Prospect of U.S./Iran Thaw Worries Crude Traders, Causes Prices to Drop

by Ship & Bunker News Team
Wednesday September 11, 2019

Confirmation on Wednesday that U.S. crude stockpiles fell substantially - rumours of which resulted in oil prices rising in the previous session - was not enough to detract from a brand new fear that has gripped traders: that the U.S. may ease its hard-line stance on Iran and trigger a flood of product from the Islamic republic.

Accordingly, Brent settled $1.57, or 2.5 percent lower, at $60.81 per barrel, while West Texas Intermediate fell $1.65, or 2.9 percent, to end the session at $55.75 per barrel.

Giovanni Staunovo, oil analyst for UBS, worried that if Washington eases its stance on Iran and triggers a surge in output, "This outcome would make the OPEC+ target to keep the oil market in balance even more challenging in 2020" - a reference to the Organization of the Petroleum Exporting Countries' ongoing output cuts.

For the record, the notion of warming U.S./Iranian relations is predicated on news that U.S. president Donald Trump discussed easing sanctions on the Islamic republic to help secure a meeting with Iranian president Hassan Rouhani later this month.

As for the stockpile draw, while it wasn't as substantial as predicted in the previous session, the drawdowns were still impressive: gasoline stocks fell by 682,000 barrels, slightly less than expected, while crude stocks fell to the lowest in nearly a year.

It had previously been forecast that U.S. crude stockpiles fell 7.23 million barrels, while gasoline supplies declined 4.5 million barrels last week, compared to analytical forecasts of a 3 million barrel contraction.
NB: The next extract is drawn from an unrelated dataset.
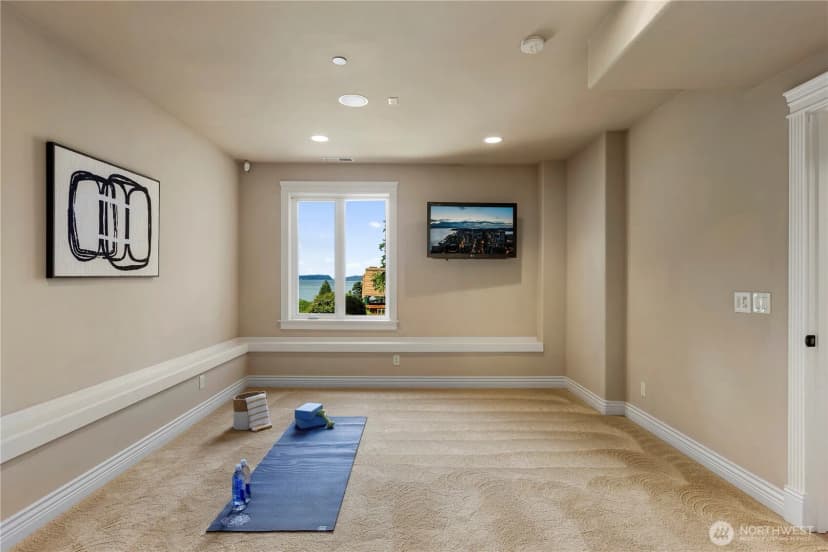 Property photo for 645 Cornelia Avenue, Mukilteo photo 37
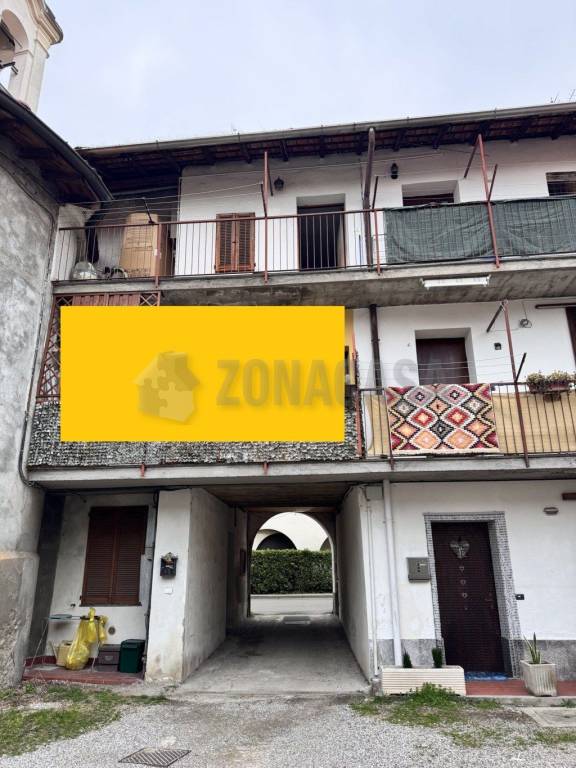 appartamento in vendita a Gorla Minore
Meanwhile, those concerned about waning demand for oil would doubtlessly be alarmed by the latest disclosure from energy advisor DNV GL, whose annual report released on Wednesday contended that demand will peak in three years, hold steady until 2030, and decline sharply after that.
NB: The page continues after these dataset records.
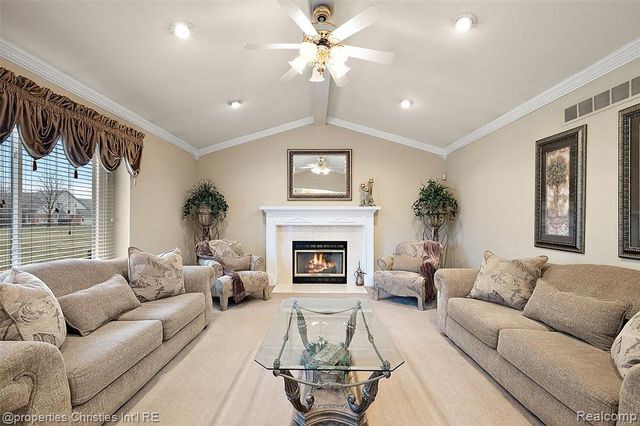 43159 La Bouquet Court, Sterling Heights, MI 48314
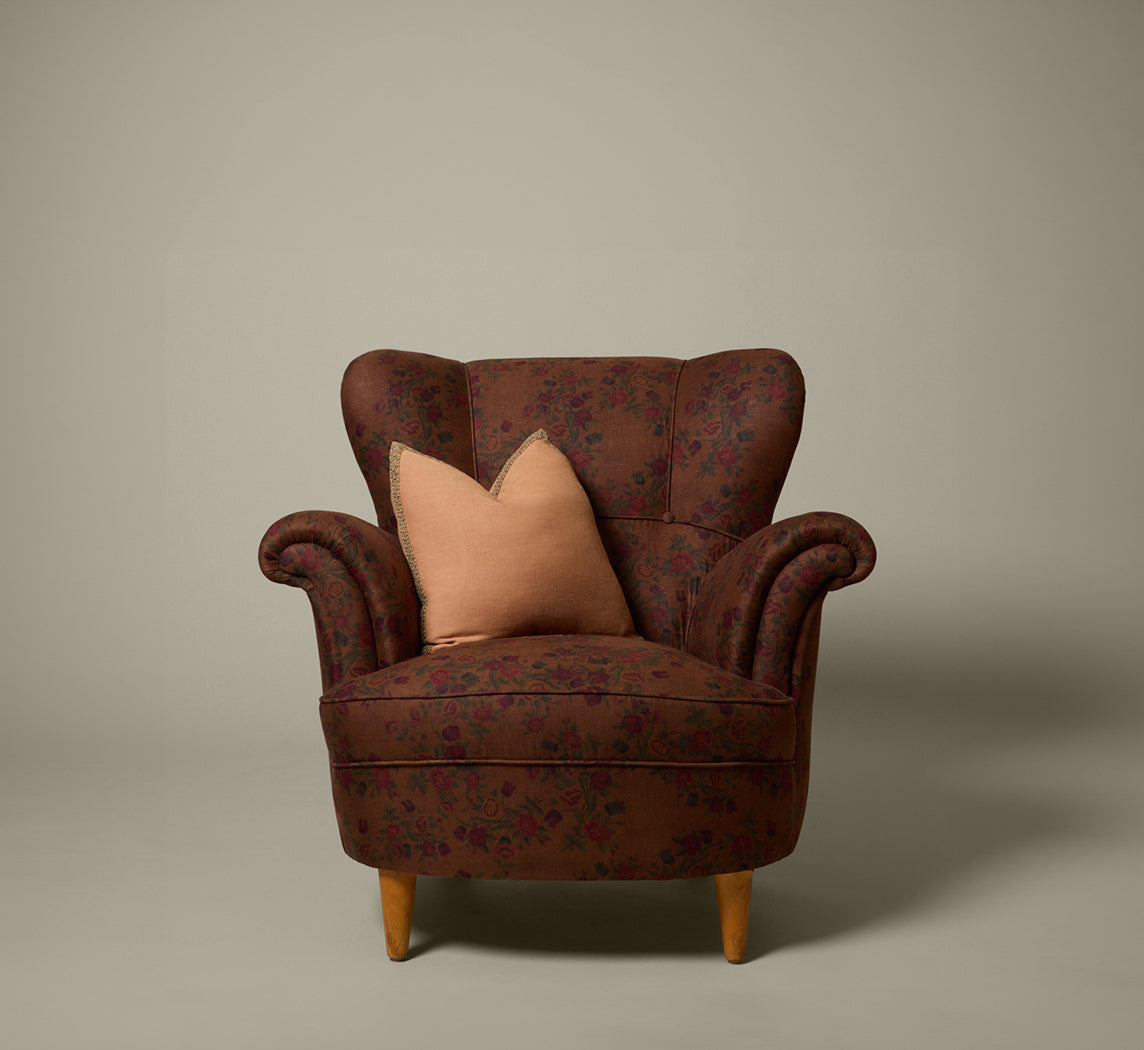 1930S WINGBACK LOUNGE CHAIR IN SPRING VINE FLORAL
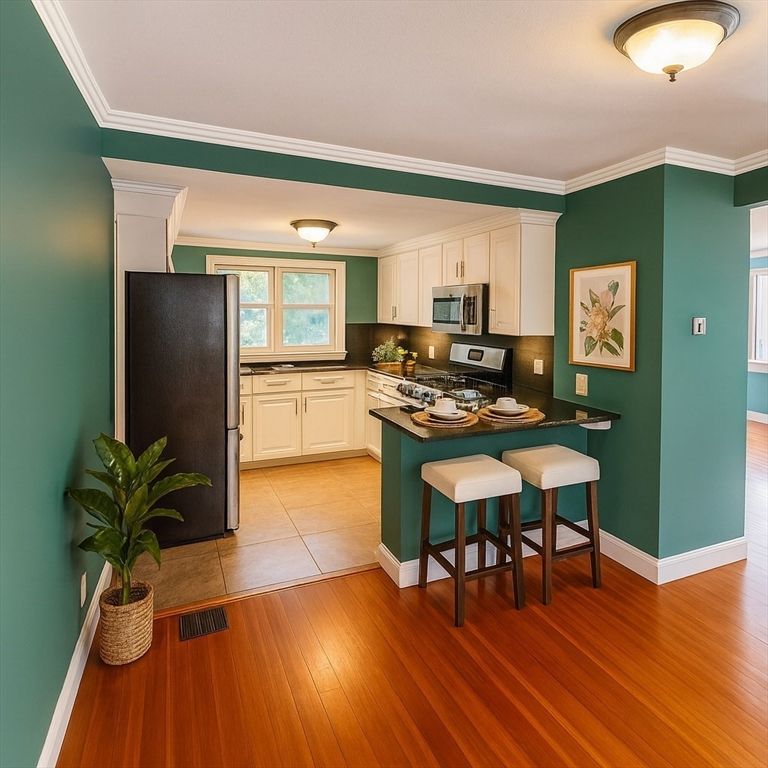Interior, Kitchen, Stainless Steel Appliances, Wood Texture Flooring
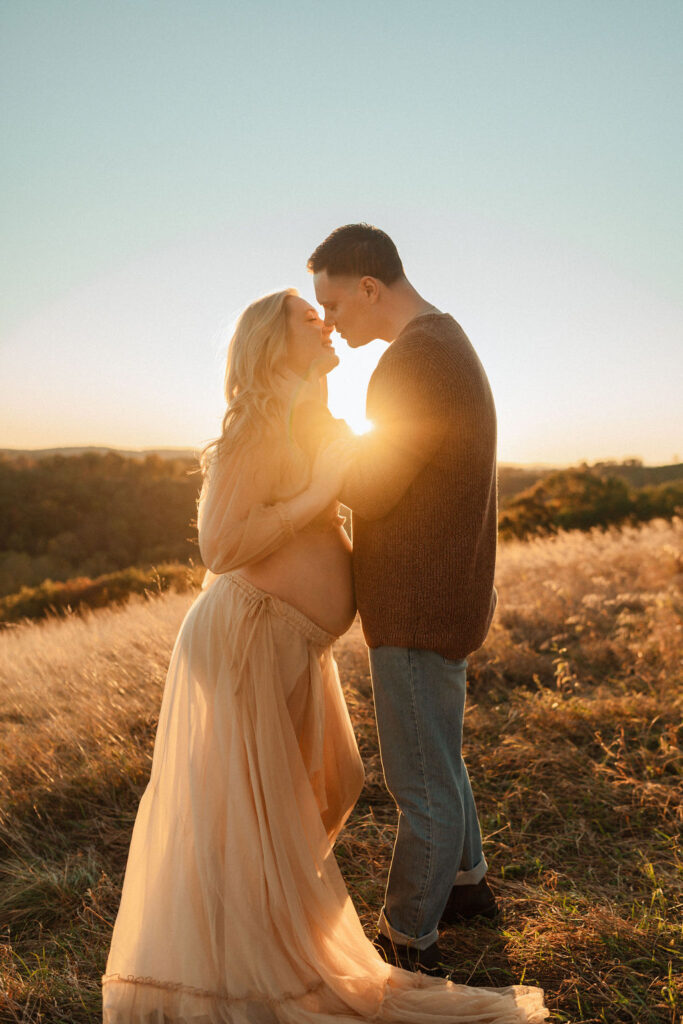 golden hour-lehigh valley-maternity-photoshoot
Sverre Alvik, head of energy transition outlook for DNV GL, told Reuters that "The main reason for forecasting peak oil demand in the early 2020s is our strong belief in the uptake of electric vehicles, as well as a less bullish belief in the growth of petrochemicals."

By contrast, the more conservative International Energy Agency doesn't expect a peak before 2040, with rising petrochemicals and aviation demand more than offsetting declining oil demand for road transportation.